Relatório da ONU reforça deficiências na assistência jurídica a presos no Brasil

Grupo de trabalho visitou presídios em cinco cidades, conversou com autoridades, representantes de entidades e presos, e manifestou preocupação precariedade da assistência jurídica gratuita

Os peritos Vladimir Tochilovsky (à esq.), e Roberto Garretón explicam o relatório preliminar sobre condições dos presos brasileiros (Foto: Valter Campanato/ABr)

São Paulo – Uma delegação do Grupo de Trabalho das Nações Unidas sobre Detenção Arbitrária divulgou relatório preliminar em que aponta a falta de assistência jurídica aos presos como um dos principais problemas do país em relação às detenções arbitrárias. O trabalho é fruto da primeira visita oficial do grupo ao Brasil, para avaliar a situação da privação de liberdade no país, realizada entre os dias 18 e 28 de março. O documento foi apresentado hoje (28), na Casa das Nações Unidas no Brasil, em Brasília. O relatório detalhado da visita será apresentado em março de 2014, no Conselho de Direitos Humanos da ONU, em Genebra, na Suíça.

De acordo com o documento, os defensores públicos podem ter de lidar com até 800 casos ao mesmo tempo, o que tem impacto negativo na assistência prestada aos presos. Além disso, mesmo em estados com estrutura de defensoria consolidada, áreas rurais e cidades do interior muitas vezes não contam com nenhum defensor público para atender os presidiários. Casos destacados foram os estados de Santa Catarina, Paraná e Goiânia, onde, segundo o grupo, não haveriam defensores públicos.

Outra situação que preocupou os membros da delegação, e que é consequência da primeira, é o uso da privação de liberdade como primeiro recurso de justiça, em vez de ser o último, como exigem as normas internacionais de direitos humanos. O ucraniano Vladimir Tochilovsky, membro do grupo de trabalho, disse ter encontrado “inúmeros casos onde os detidos foram presos, levados para a detenção e tiveram que esperar meses para ver um defensor público”, ressaltando que longas detenções anteriores ao julgamento também são um problema sério no Brasil. “Alguns esperaram anos antes que pudessem ter um julgamento e descobrir quais era as acusações contra eles.”

Paralelo a isso, o grupo destacou que há uma resistência dos juízes brasileiros em aplicar medidas alternativas à detenção, no caso de crimes considerados de menor importância, como pequenos roubos não violentos ou o não pagamento de pensão alimentícia. Isso contribuiria para o fato de o Brasil ter uma das maiores populações carcerárias do mundo, com 550 mil presos, sendo que desses 217 mil ainda aguardam julgamento. Como resultado da detenção excessiva, os presídios visitados estavam geralmente superlotados. Além disso, estima-se que 192 mil mandados ainda têm de ser executados.

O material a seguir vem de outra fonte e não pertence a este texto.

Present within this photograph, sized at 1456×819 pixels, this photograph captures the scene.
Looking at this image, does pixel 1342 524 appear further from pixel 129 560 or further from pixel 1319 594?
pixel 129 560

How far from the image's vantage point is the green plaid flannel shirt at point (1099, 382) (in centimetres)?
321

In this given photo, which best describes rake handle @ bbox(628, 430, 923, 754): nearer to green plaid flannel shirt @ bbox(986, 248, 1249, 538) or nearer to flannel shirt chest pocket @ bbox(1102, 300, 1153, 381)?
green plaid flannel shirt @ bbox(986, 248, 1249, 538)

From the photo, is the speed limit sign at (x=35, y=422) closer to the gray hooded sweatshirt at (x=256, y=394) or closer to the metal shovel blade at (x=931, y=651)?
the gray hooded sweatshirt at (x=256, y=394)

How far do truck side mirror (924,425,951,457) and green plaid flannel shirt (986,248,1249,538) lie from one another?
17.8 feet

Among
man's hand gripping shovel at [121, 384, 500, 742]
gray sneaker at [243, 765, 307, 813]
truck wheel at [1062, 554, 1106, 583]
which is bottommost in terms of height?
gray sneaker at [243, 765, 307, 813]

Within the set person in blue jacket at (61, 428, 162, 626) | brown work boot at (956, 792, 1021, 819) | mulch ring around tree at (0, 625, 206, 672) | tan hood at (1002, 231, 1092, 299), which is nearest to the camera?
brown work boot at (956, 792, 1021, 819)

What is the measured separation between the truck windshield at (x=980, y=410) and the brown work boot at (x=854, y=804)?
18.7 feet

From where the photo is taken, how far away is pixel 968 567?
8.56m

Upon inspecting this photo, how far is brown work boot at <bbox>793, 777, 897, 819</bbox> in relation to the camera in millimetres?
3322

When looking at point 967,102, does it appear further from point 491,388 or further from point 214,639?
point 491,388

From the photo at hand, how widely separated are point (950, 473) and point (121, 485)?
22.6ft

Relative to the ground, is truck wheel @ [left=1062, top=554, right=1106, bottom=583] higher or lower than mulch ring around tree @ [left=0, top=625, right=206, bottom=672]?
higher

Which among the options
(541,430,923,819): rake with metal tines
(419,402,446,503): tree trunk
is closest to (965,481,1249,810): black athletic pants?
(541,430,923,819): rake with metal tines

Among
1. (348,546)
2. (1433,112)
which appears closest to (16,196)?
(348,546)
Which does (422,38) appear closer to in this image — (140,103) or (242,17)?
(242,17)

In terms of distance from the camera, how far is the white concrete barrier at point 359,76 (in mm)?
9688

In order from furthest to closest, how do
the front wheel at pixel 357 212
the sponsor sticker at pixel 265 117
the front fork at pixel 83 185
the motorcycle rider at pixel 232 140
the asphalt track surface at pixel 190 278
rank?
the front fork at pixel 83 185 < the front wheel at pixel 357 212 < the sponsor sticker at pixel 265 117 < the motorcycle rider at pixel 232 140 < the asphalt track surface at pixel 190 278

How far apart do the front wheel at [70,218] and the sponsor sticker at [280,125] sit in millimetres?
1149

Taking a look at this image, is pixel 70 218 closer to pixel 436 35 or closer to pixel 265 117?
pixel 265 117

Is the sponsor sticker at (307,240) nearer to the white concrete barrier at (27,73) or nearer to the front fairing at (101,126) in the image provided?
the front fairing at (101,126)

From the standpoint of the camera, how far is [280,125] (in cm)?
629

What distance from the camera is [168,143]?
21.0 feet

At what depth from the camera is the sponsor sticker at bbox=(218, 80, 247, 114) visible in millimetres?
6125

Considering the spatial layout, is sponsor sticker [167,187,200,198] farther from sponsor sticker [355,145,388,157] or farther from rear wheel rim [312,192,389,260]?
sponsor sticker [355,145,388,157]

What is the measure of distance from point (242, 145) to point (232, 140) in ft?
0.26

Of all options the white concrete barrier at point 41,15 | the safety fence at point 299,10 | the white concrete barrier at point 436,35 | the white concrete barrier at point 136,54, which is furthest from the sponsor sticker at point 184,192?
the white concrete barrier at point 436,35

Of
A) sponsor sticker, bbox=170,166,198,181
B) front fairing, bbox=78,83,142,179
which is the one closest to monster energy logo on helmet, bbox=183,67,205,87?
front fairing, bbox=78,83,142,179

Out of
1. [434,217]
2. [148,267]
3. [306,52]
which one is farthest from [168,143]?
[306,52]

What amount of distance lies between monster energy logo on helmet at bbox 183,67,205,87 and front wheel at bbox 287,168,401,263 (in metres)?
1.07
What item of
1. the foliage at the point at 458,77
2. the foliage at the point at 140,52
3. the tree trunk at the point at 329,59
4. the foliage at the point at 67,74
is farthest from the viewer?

Os delegados ainda expressaram suas preocupações em relação a prisões e ao confinamento compulsório de dependentes químicos. Segundo o relatório, em várias ocasiões isto envolvia usuários de drogas jovens, pobres e desabrigados que foram presos, alegadamente em um esforço para limpar as ruas. De acordo com os relatos recebidos pela comissão, estariam havendo pressões para reforçar este tipo de prisão, devido aos grandes eventos que o país irá receber, como a Copa do Mundo de 2014 e os Jogos Olímpicos de 2016.

Apesar dos problemas, o grupo destacou que pode realizar todos os procedimentos da visita devido à total cooperação do governo e que pôde visitar todos os locais de detenção que solicitou, realizando entrevistas privadas com os detentos de sua escolha, sem restrição. Os delegados também se reuniram com os ministros da Justiça, José Eduardo Cardozo; da Saúde, Alexandre Padilha; da Secretaria-Geral da Presidência da República, Gilberto Carvalho; a ministra da Secretaria de Direitos Humanos da Presidência da República, Maria do Rosário; e diversos outros órgãos governamentais e organizações da sociedade civil.

A delegação visitou as cidades de Campo Grande, Fortaleza, Rio de Janeiro e São Paulo, além de Brasília. O grupo foi composto pelos peritos Roberto Garretón, do Chile, e Vladimir Tochilovsky.